DDAE++ × Lightning-DiT

This is a multi-gpu PyTorch implementation of the latent-space experiments in paper DDAE++: Enhancing Diffusion Models Towards Unified Generative and Discriminative Learning.

TL;DR

Self-conditioning: We enhance diffusion architectures (e.g., UNet, UViT, DiT) by conditioning the decoding layers on features encoded by themselves. It is simple to implement, yet jointly improves both generation and representation quality at almost no cost.
Contrastive self-distillation: This also facilitates effective integration of contrastive regularizations, which further boost linear probing accuracy without sacrificing FID.

Connection to concurrent works

Enhancing diffusion models with external knowledge
- (REPA) Representation Alignment for Generation: Training Diffusion Transformers Is Easier Than You Think
- (LSEP) No Alignment Needed for Generation: Learning Linearly Separable Representations in Diffusion Models
Enhancing diffusion models in self-supervised manner
- (SRA) No Other Representation Component Is Needed: Diffusion Transformers Can Provide Representation Guidance by Themselves
- (DispLoss) Diffuse and Disperse: Image Generation with Representation Regularization

Results on ImageNet-1k (256x256)

Our approach concurrently enhances generation quality (FID and IS, w/ and w/o CFG) and representation quality (linear probing accuracy and ADE20K/VOC2012 segmentation mIoU). The effectiveness is demonstrated across DiT-B/L/XL models in class-conditional/unconditional settings. See more results in the paper.

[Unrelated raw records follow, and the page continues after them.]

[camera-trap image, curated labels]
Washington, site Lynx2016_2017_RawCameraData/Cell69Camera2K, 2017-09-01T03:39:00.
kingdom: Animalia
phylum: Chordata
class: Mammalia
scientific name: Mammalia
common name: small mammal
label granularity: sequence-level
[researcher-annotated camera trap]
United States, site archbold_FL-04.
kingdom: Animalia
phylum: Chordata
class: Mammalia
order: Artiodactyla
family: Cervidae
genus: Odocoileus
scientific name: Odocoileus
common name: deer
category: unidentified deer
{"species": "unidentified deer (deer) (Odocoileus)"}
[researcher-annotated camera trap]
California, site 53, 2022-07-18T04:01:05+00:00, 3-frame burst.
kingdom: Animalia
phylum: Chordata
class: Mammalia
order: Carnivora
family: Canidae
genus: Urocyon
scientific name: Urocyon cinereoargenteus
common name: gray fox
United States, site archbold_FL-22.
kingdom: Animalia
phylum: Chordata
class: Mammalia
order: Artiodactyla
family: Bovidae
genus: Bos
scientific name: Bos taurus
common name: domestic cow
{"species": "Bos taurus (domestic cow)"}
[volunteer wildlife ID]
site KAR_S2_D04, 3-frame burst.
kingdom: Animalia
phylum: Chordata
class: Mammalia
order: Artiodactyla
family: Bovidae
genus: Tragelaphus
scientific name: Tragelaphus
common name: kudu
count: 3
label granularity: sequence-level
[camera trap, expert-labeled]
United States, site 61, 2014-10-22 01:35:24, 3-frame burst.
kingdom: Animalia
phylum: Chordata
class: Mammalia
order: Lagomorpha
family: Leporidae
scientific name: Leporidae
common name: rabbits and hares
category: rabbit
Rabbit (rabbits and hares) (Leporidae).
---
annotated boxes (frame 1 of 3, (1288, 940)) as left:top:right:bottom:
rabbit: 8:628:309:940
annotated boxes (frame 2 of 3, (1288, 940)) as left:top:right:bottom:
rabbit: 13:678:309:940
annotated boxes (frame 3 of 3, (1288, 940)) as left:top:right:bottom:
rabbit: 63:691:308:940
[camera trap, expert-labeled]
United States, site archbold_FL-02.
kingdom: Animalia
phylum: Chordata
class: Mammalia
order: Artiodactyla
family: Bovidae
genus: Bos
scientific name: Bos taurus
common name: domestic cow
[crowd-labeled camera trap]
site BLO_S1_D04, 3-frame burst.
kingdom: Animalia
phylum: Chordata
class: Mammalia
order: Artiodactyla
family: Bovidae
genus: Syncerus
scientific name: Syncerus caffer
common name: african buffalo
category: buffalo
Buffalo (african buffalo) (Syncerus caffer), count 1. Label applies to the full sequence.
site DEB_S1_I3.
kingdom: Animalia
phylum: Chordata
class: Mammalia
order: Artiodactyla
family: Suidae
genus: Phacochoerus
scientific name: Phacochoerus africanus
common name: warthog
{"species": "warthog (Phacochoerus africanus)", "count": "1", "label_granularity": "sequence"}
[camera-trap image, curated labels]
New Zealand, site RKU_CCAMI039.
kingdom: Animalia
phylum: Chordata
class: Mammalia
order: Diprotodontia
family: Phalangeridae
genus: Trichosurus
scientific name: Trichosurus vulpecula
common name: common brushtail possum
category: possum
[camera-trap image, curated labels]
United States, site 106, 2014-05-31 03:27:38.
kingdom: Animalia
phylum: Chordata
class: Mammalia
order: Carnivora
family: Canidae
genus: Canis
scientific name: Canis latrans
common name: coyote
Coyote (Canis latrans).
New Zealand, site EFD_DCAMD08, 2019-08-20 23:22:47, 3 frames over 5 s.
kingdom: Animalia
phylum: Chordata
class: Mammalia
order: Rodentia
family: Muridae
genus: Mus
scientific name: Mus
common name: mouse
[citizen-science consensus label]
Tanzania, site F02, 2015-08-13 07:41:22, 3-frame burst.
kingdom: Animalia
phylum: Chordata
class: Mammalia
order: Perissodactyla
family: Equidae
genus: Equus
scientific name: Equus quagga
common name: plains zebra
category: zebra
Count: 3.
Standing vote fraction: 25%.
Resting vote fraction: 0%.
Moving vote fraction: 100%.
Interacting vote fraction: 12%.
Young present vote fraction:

Comparison with Lightning-DiT

Class-conditional models

Model	Method	Epoch	FID w/o CFG↓	FID w/ CFG↓	IN-1k Linear Acc↑
DiT-B	Lightning-DiT	100	12.70	2.87	62.01
DiT-B	+ Self-Cond	100	11.89	2.67	62.60
DiT-L	Lightning-DiT	100	5.53	2.09	65.34
DiT-L	+ Self-Cond	100	5.30	2.04	66.68
DiT-XL	Lightning-DiT	100	4.72	1.79	66.74
DiT-XL	+ Self-Cond	100	4.52	1.73	67.15

Unconditional models

Model	Method	Epoch	FID↓	IN-1k Linear Acc↑	ADE20K Linear mIoU↑	VOC2012 Linear mIoU↑
DiT-B	Lightning-DiT	400	18.86	64.93	30.48	64.34
DiT-B	+ Self-Cond	400	17.94	66.55	30.75	65.61
DiT-L	Lightning-DiT	400	8.73	70.15	33.04	70.52
DiT-L	+ Self-Cond	400	8.07	71.33	33.77	71.34

Repository overview

This repo contains:

A simplified, easier-to-use version of LightningDiT, including training and sampling
Linear probing evaluation of DiT representations
Our self-conditioning implementation on DiT (less than 10 lines of code!)
Contrastive self-distillation on latent space
(Maybe will) try the Dispersive Loss

Requirements

In addition to PyTorch environments, please install:

pip install pyyaml tensorboard timm einops torchdiffeq safetensors omegaconf scipy tqdm

Minimal GPU requirement: 6 x NVIDIA RTX 4090 GPU. Batch sizes and activation checkpointing are configurable in yaml.

Usage

VA-VAE tokenizer

Download the pre-trained VA-VAE tokenizer (vavae-imagenet256-f16d32-dinov2.pt) and place it in the current directory.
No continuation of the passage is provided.